The 1938 Talbot-Lago T150C-SS Teardrop coupe, an Art Deco dream of swooping lines and sculpted chrome, and 1 of only 2 successful existence, vanished successful 2001 from a shuttered plastics mill successful Milwaukee. In nan world of vintage cars, it was a unicorn — built successful postwar France, worthy an estimated $7.6 million, and utterly irreplaceable.

The 1938 Talbot-Lago T150C-SS Teardrop coupe is considered a masterpiece successful nan car world. Photos courtesy of Joe Ford and Chris Gardner

It wasn’t for illustration losing a car; it was for illustration losing a celebrated coating by a maestro artist. 

“Stealing high-end cars is for illustration stealing nan Mona Lisa,” Ford tells writer Stayton Bonner successful “The Million-Dollar Car Detective: Inside nan Worldwide Hunt for a Stolen $7 Million Car” (Blackstone Publishing, retired now). “You can’t waste it. You can’t obstruction it. So nan collector conscionable keeps it successful his basement to look astatine it.

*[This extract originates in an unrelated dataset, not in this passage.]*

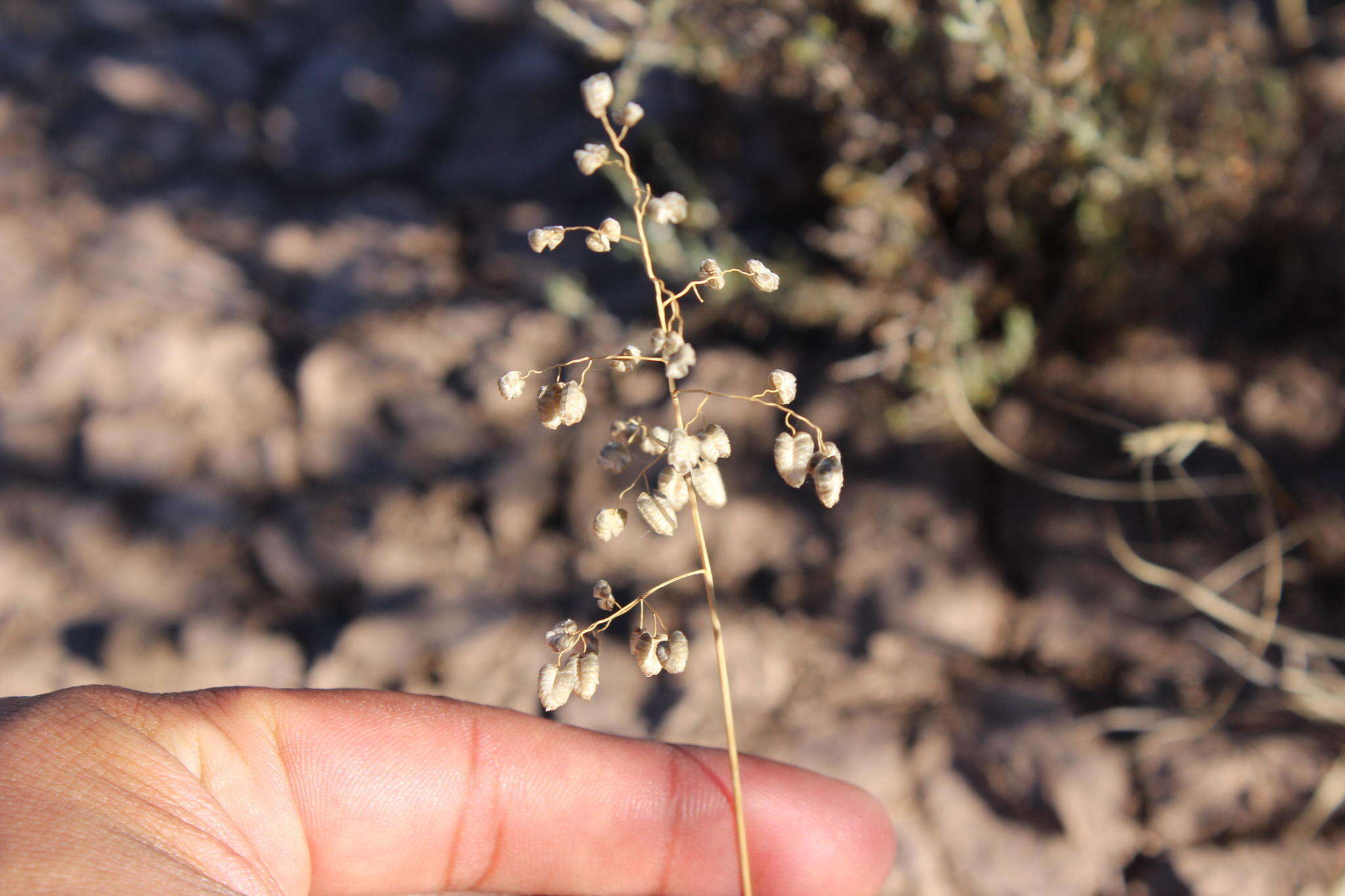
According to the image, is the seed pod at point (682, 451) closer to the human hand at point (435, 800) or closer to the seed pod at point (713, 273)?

Then erstwhile he dies, nan heirs effort to waste it and they fig out, ‘Oh s–t, Dad had a stolen car.’”

Ford, a detective successful his 60s from Boca Raton, Florida, specializes successful recovering stolen cars. But he doesn’t look for cars snatched from parking garages aliases shopping malls. 

“I’m a very circumstantial backstage investigator,” Ford told Bonner. “I’m successful a niche of a niche of a niche.”

He lives successful nan protector world of car obsession, location betwixt bounty huntsman and historian. Police departments seldom person nan clip aliases resources to prosecute a stolen Maserati crossed 3 borders. Insurance companies want recoveries, not trials. And collectors themselves are reluctant to induce excessively overmuch scrutiny into their dealings.

That leaves Ford chasing ghosts pinch thing much than a Rolodex of shady contacts and an encyclopedic knowledge of chassis numbers.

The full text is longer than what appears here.